| Problem description |
In one to three sentences, explain why the passage about slacklining says there is no need to walk a slackline at dizzying heights.

| Excerpted passage |

Heidi Peterson, a certified athletic trainer for more than 30 years with university and U.S. national teams, currently splits her days working with athletes at North Central High School and North Spokane Physical and Sports Therapy. Whether her client is a teen or in their eighties, Peterson stresses the importance of good standing posture and balance. While not everyone can walk a slackline, she says she has implemented exercises with similar effects to slacklining into many patients' visits.

"Single-leg and double-leg balancing activities are something that we all should be doing more of," Peterson says. Slacklining takes balance to another level, also helping to counteract poor posture and improve core strength. And you don't have to slackline at dizzying heights to get the benefits of this unique exercise — the balance and strengthening effects can be obtained from walking slacklines not far off the ground, reducing the chance for serious injury. "Slacklining is a way of incorporating total body movements, core control, postural control, postural stabilizers and incorporating the feedback and feed-forward mechanisms," says Peterson.

| Data below |
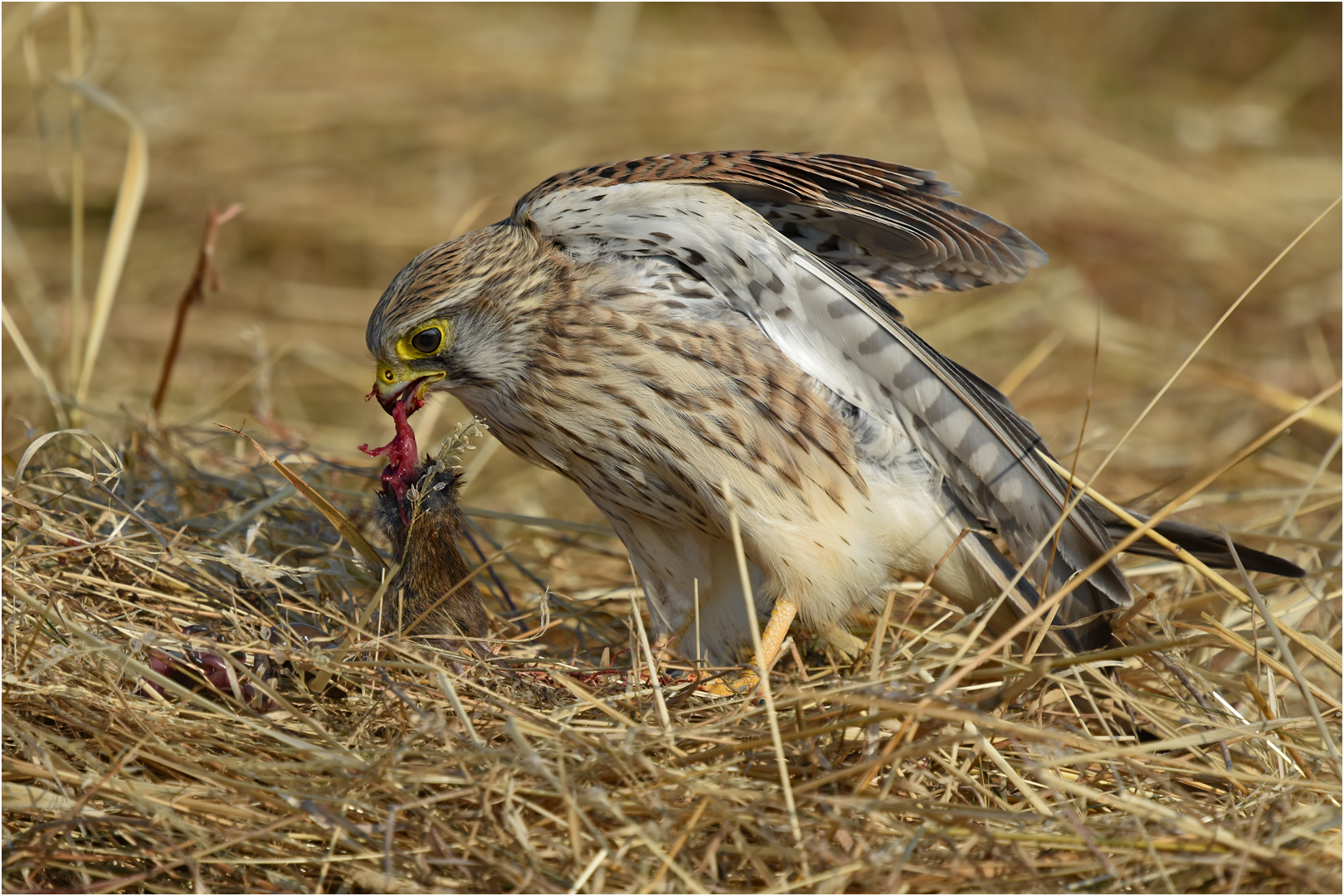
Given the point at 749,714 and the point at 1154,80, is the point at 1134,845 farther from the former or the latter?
the point at 1154,80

| Answer to the exercise |
The balance and strengthening effects of slacklining can be obtained from slacklines set not far off the ground. Walking a low line also reduces the chance of serious injury.